Tâche demandée:
Modifiez, s'il vous plaît, le passage des critiques de films qui va de « Albatros (Xavier Beauvois, 2021) » à « à une bavure. » en y remplaçant « capitaine » par « lieutenant », puis redonnez ce passage.

Bloc de texte:
▼

C’est fin: à part au dernier acte où les motivations de certains personnages sont floues, l’écriture et l’interprétation sont d’une grande justesse; en filigrane, Red rocket montre avec acuité mais sans misérabilisme les pauvres blancs (ou moins blancs) de l’Amérique profonde. Notamment, Sean Baker évoque clairement une femme qui fut forcée d’accepter que sa fille se prostitue pour payer le loyer sans faire du Dardenne, sans plomber une oeuvre qui garde sa tonalité légère et colorée: bravo à lui.

C’est élégant: beauté du Cinémascope dans lequel sont visuellement structurés les rapports entre les personnages et qui ancre ceux-ci dans la petite ville, suggérée à partir d’une poignée de points récurrents (l’usine, le fast-food, la piste cyclable…).

Mais c’est finalement malaisant, sans qu’on soit sûr que cela ait été l’intention de l’auteur: Sean Baker perd toute distance critique vis-à-vis d’un personnage de plus en plus veule et égoïste et nous invite, par son découpage, à partager ses fantasmes de subornation de jeune fille. Assez déplaisant. Où l’auteur a t-il voulu en venir avec ce portrait d’un minable qui n’évolue pas d’un iota? La question reste en suspens. Heureusement, il reste l’arrière-plan, brossé avec subtilité, lucidité et tendresse.

Rien à foutre (Emmanuel Marre et Julie Lecoustre, 2022)

La vie professionnelle, sexuelle, amicale et familiale d’une jeune hôtesse de l’air qui ne croit en rien.

Chronique de la génération Z « pleine de justesse » mais déstructurée, morne et souvent inaudible. A l’exception de la scène avec la passagère polonaise, jamais le film ne transfigure la médiocrité de son personnage autrement que par l’esquisse d’un facile trauma psychologique. N’est pas Cassavetes qui veut. Adèle Exarchopoulos reste très bien mais a perdu de sa grâce depuis le film de Kechiche.

Albatros (Xavier Beauvois, 2021)

En Normandie, un capitaine de gendarmerie parfaitement intégré à sa communauté tombe dans une dangereuse dépression après un accident assimilable à une bavure.

▲

Données enregistrées:
▼

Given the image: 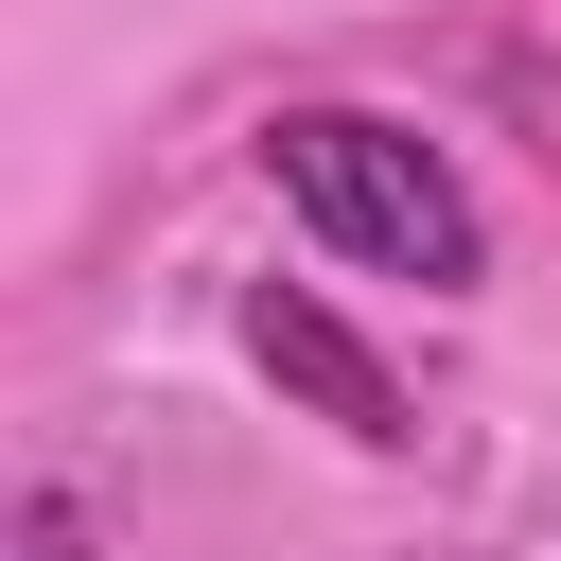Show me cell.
Wrapping results in <instances>:
<instances>
[{"instance_id":"1","label":"cell","mask_w":561,"mask_h":561,"mask_svg":"<svg viewBox=\"0 0 561 561\" xmlns=\"http://www.w3.org/2000/svg\"><path fill=\"white\" fill-rule=\"evenodd\" d=\"M263 193H280L333 263H368V280H421V298H473V280H491L473 175H456L421 123H386V105H280V123H263Z\"/></svg>"},{"instance_id":"2","label":"cell","mask_w":561,"mask_h":561,"mask_svg":"<svg viewBox=\"0 0 561 561\" xmlns=\"http://www.w3.org/2000/svg\"><path fill=\"white\" fill-rule=\"evenodd\" d=\"M245 368H263L298 421H333L351 456H403V438H421V421H403V368H386L316 280H245Z\"/></svg>"}]
</instances>
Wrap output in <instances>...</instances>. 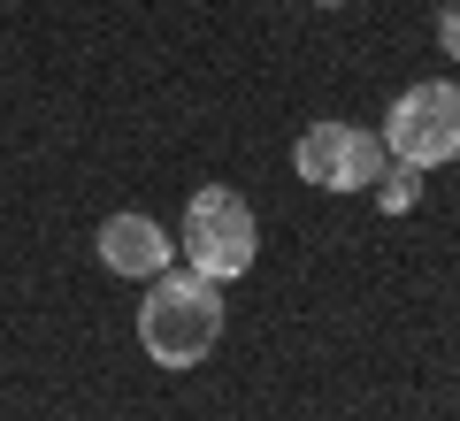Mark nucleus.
Wrapping results in <instances>:
<instances>
[{"mask_svg": "<svg viewBox=\"0 0 460 421\" xmlns=\"http://www.w3.org/2000/svg\"><path fill=\"white\" fill-rule=\"evenodd\" d=\"M215 338H223V292H215L199 268L184 276H154L146 307H138V345H146L162 368H199V360L215 353Z\"/></svg>", "mask_w": 460, "mask_h": 421, "instance_id": "f257e3e1", "label": "nucleus"}, {"mask_svg": "<svg viewBox=\"0 0 460 421\" xmlns=\"http://www.w3.org/2000/svg\"><path fill=\"white\" fill-rule=\"evenodd\" d=\"M376 192H384V215H407L414 199H422V169H414V162L384 169V177H376Z\"/></svg>", "mask_w": 460, "mask_h": 421, "instance_id": "423d86ee", "label": "nucleus"}, {"mask_svg": "<svg viewBox=\"0 0 460 421\" xmlns=\"http://www.w3.org/2000/svg\"><path fill=\"white\" fill-rule=\"evenodd\" d=\"M253 245H261V230H253V207L238 192H223V184L192 192V215H184V245H177V253L192 260L208 284L246 276L253 268Z\"/></svg>", "mask_w": 460, "mask_h": 421, "instance_id": "f03ea898", "label": "nucleus"}, {"mask_svg": "<svg viewBox=\"0 0 460 421\" xmlns=\"http://www.w3.org/2000/svg\"><path fill=\"white\" fill-rule=\"evenodd\" d=\"M299 177L323 184V192H368V184L384 177V138H368V130L353 123H307L292 146Z\"/></svg>", "mask_w": 460, "mask_h": 421, "instance_id": "20e7f679", "label": "nucleus"}, {"mask_svg": "<svg viewBox=\"0 0 460 421\" xmlns=\"http://www.w3.org/2000/svg\"><path fill=\"white\" fill-rule=\"evenodd\" d=\"M392 153L414 169H438L460 153V84L429 77V84H407L392 108Z\"/></svg>", "mask_w": 460, "mask_h": 421, "instance_id": "7ed1b4c3", "label": "nucleus"}, {"mask_svg": "<svg viewBox=\"0 0 460 421\" xmlns=\"http://www.w3.org/2000/svg\"><path fill=\"white\" fill-rule=\"evenodd\" d=\"M169 230L154 223V215H108L100 223V260H108L115 276H162L169 268Z\"/></svg>", "mask_w": 460, "mask_h": 421, "instance_id": "39448f33", "label": "nucleus"}, {"mask_svg": "<svg viewBox=\"0 0 460 421\" xmlns=\"http://www.w3.org/2000/svg\"><path fill=\"white\" fill-rule=\"evenodd\" d=\"M323 8H345V0H323Z\"/></svg>", "mask_w": 460, "mask_h": 421, "instance_id": "6e6552de", "label": "nucleus"}, {"mask_svg": "<svg viewBox=\"0 0 460 421\" xmlns=\"http://www.w3.org/2000/svg\"><path fill=\"white\" fill-rule=\"evenodd\" d=\"M438 39H445V54L460 62V8H445V16H438Z\"/></svg>", "mask_w": 460, "mask_h": 421, "instance_id": "0eeeda50", "label": "nucleus"}]
</instances>
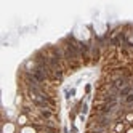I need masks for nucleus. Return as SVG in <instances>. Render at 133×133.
<instances>
[{
    "label": "nucleus",
    "instance_id": "1",
    "mask_svg": "<svg viewBox=\"0 0 133 133\" xmlns=\"http://www.w3.org/2000/svg\"><path fill=\"white\" fill-rule=\"evenodd\" d=\"M16 132V124L11 120H5L2 124V133H15Z\"/></svg>",
    "mask_w": 133,
    "mask_h": 133
},
{
    "label": "nucleus",
    "instance_id": "2",
    "mask_svg": "<svg viewBox=\"0 0 133 133\" xmlns=\"http://www.w3.org/2000/svg\"><path fill=\"white\" fill-rule=\"evenodd\" d=\"M16 122H18V125L26 127V125H27V122H30V119H29V115L21 114V112H19V114H18V119H16Z\"/></svg>",
    "mask_w": 133,
    "mask_h": 133
},
{
    "label": "nucleus",
    "instance_id": "3",
    "mask_svg": "<svg viewBox=\"0 0 133 133\" xmlns=\"http://www.w3.org/2000/svg\"><path fill=\"white\" fill-rule=\"evenodd\" d=\"M19 133H38V130L34 125H26V127H21Z\"/></svg>",
    "mask_w": 133,
    "mask_h": 133
},
{
    "label": "nucleus",
    "instance_id": "4",
    "mask_svg": "<svg viewBox=\"0 0 133 133\" xmlns=\"http://www.w3.org/2000/svg\"><path fill=\"white\" fill-rule=\"evenodd\" d=\"M91 93V84H87L85 85V96H90Z\"/></svg>",
    "mask_w": 133,
    "mask_h": 133
},
{
    "label": "nucleus",
    "instance_id": "5",
    "mask_svg": "<svg viewBox=\"0 0 133 133\" xmlns=\"http://www.w3.org/2000/svg\"><path fill=\"white\" fill-rule=\"evenodd\" d=\"M71 133H79V128L76 124H71Z\"/></svg>",
    "mask_w": 133,
    "mask_h": 133
},
{
    "label": "nucleus",
    "instance_id": "6",
    "mask_svg": "<svg viewBox=\"0 0 133 133\" xmlns=\"http://www.w3.org/2000/svg\"><path fill=\"white\" fill-rule=\"evenodd\" d=\"M125 133H133V128H128V130H127Z\"/></svg>",
    "mask_w": 133,
    "mask_h": 133
}]
</instances>
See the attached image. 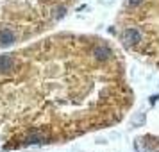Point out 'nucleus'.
Instances as JSON below:
<instances>
[{
  "label": "nucleus",
  "mask_w": 159,
  "mask_h": 152,
  "mask_svg": "<svg viewBox=\"0 0 159 152\" xmlns=\"http://www.w3.org/2000/svg\"><path fill=\"white\" fill-rule=\"evenodd\" d=\"M134 106L120 45L56 32L0 56V149L57 145L115 127Z\"/></svg>",
  "instance_id": "f257e3e1"
},
{
  "label": "nucleus",
  "mask_w": 159,
  "mask_h": 152,
  "mask_svg": "<svg viewBox=\"0 0 159 152\" xmlns=\"http://www.w3.org/2000/svg\"><path fill=\"white\" fill-rule=\"evenodd\" d=\"M77 4L79 0H0V50L45 36Z\"/></svg>",
  "instance_id": "f03ea898"
},
{
  "label": "nucleus",
  "mask_w": 159,
  "mask_h": 152,
  "mask_svg": "<svg viewBox=\"0 0 159 152\" xmlns=\"http://www.w3.org/2000/svg\"><path fill=\"white\" fill-rule=\"evenodd\" d=\"M116 38L125 52L159 72V0H125L116 15Z\"/></svg>",
  "instance_id": "7ed1b4c3"
}]
</instances>
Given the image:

▲

Résultat obtenu:
Albatros (Xavier Beauvois, 2021)

En Normandie, un lieutenant de gendarmerie parfaitement intégré à sa communauté tombe dans une dangereuse dépression après un accident assimilable à une bavure.